Ana Bernardo

Personal information
- Full name: Ana Belén Bernardo Zamora
- Nationality: Spain
- Born: 20 March 1976 (age 50) Avilés, Spain

Sport
- Sport: Swimming
- Classifications: S10

Medal record
Women's swimming
Representing Spain
Paralympic Games
| Silver medal – second place | 1992 Barcelona | 100 m butterfly S10 |
| Bronze medal – third place | 1992 Barcelona | 400 m freestyle S10 |
| Bronze medal – third place | 1992 Barcelona | 4×100 m medley S7–10 |
| Bronze medal – third place | 1996 Atlanta | 100 m butterfly S10 |
| Bronze medal – third place | 1996 Atlanta | 4×100 m medley S7–10 |
World Championships
| Bronze medal – third place | 1994 Malta | 100 m butterfly S10 |

= Ana Bernardo (swimmer) =

Spanish swimmer

Ana Belén Bernardo Zamora (born 20 March 1976) is an S10 swimmer from Spain.

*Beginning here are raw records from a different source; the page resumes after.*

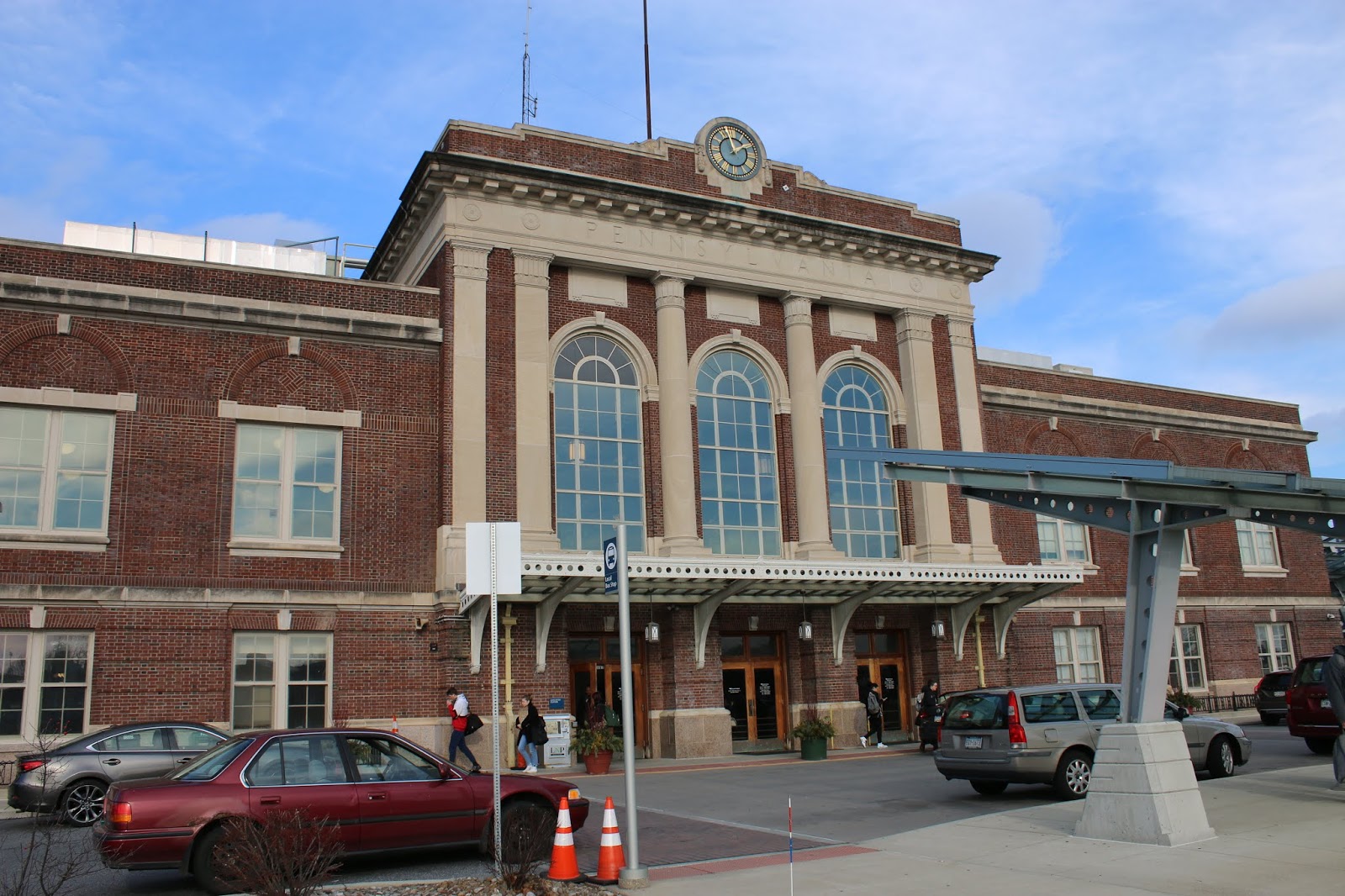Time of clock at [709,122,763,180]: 1:57
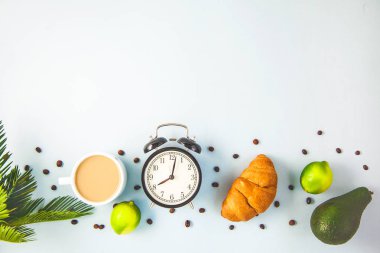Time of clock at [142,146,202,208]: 8:02
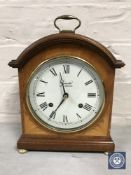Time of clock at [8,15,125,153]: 11:35
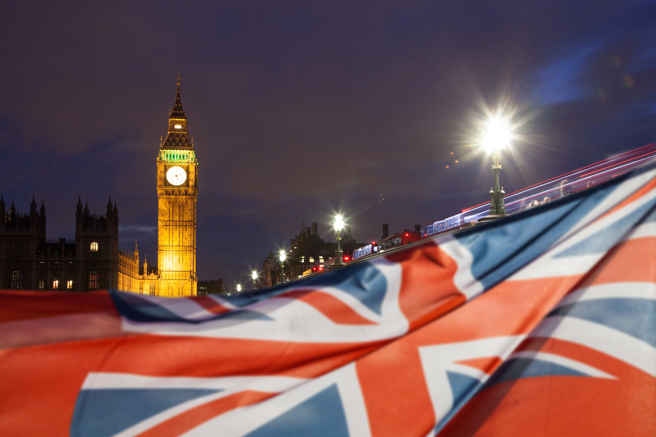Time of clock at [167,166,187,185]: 5:13
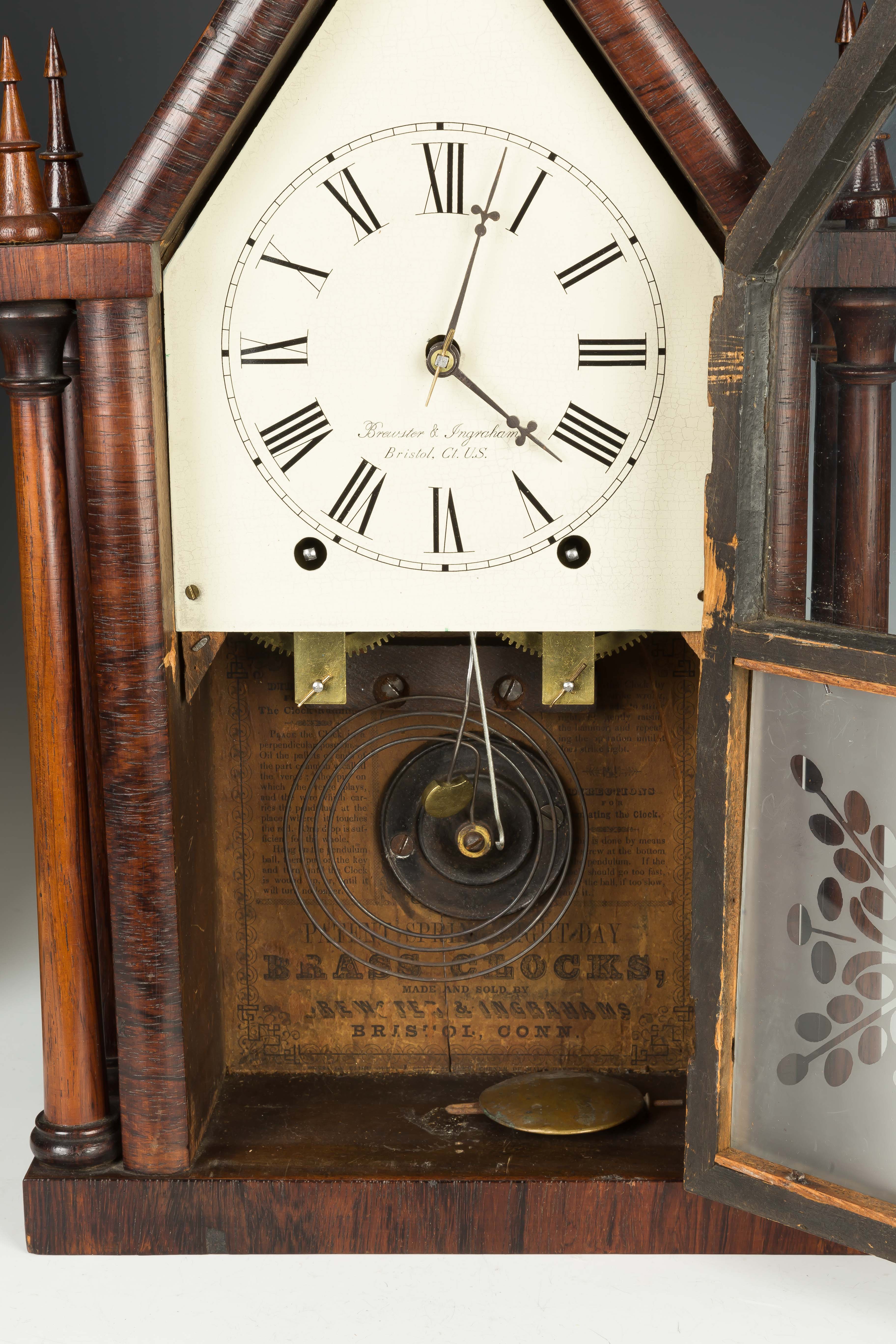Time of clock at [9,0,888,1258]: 4:02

She has a disability where she is missing or cannot use an arm or leg below the elbow or knee. She competed at the 1996 Summer Paralympics, winning a bronze medal in the 100 meter Butterfly race and in the 4 x 100 Relay swimming race. She finished 8th in the 100 meter Freestyle race, and fifth in the 400 meter Freestyle race.